Il a refait la paix entre temps avec un des autres frères qui traverse également une impasse. Cheikh Tall Dioum. Lui aussi était riche et a gardé depuis les années 90 sous les socialiste le
surnom de Golden Boy. Il avait bénéficié de prêts du FPE sous Habib Thiam. «Cheikh Tall Dioum, c'est le premier qui a eu l'idée de génie de faire de la presse à 100 francs. A l'époque alors qu'il
était administrateur au groupe Com 7, il confia à Thierno Talla Le Populaire en lui demandant de faire un journal comme Le Témoin mais qui devra paraître tous les jours », dit un ex-employé
du groupe Com 7. Ses problèmes ont commencé quand il a tenu tête à un proche de Wade pour la vente du groupe Com 7. Pour une banale histoire de fraude sur le sucre, il sera jeté en pature et mis
en prison. Depuis cette épisode malheureuse, ses affaires battront dangereusement de l'aile. Il finira par céder son affaire, Lisa, cette boisson sucrée et célèbre des années 90, à un proche du
président de la République, Pierre Aim, qui en a fait depuis American Cola.
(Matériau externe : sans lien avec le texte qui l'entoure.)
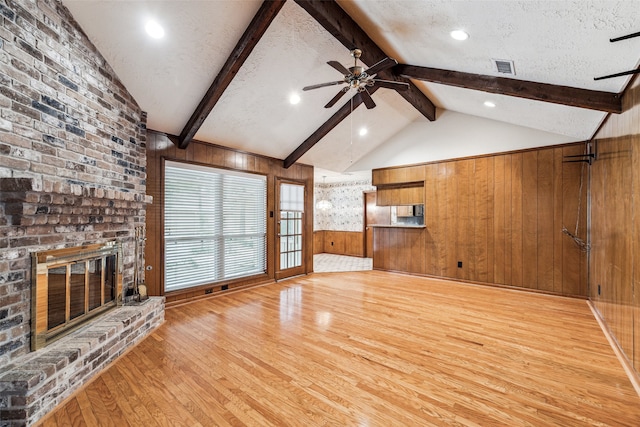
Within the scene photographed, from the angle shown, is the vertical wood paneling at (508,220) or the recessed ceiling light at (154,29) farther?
the vertical wood paneling at (508,220)

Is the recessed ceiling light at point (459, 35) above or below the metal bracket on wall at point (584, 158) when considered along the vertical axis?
above

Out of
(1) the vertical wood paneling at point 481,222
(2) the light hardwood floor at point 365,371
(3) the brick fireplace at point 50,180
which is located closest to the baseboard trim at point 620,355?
(2) the light hardwood floor at point 365,371

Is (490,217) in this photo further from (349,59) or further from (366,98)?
(349,59)

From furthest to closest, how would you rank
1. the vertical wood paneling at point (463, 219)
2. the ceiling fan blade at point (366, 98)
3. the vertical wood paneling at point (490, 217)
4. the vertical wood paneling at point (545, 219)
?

Connu pour sa générosité, Cheikh Tall Dioum s'est depuis retrouvé presque sans le sou. Il vit de quelques rentes immobilières mais essaie de rebondir. «Même si ce n'est pas facile », admet
un des proches.
Cheikh Tall Dioum, de même que Bara Tall ou encore Ibrahima Macodou Fall partagent le même destin : celui des victimes économiques de l'alternance. Ils ont été souvent de valeureux hommes
d'affaires qui n'ont pas hérité de fortune familiale. «Ce sont des self-made-man, mais le régime actuel les a détruit », analyse un homme d'affaire qui a bien connu le trio. « C'est
triste ce qui leur arrive », lâche ce dernier.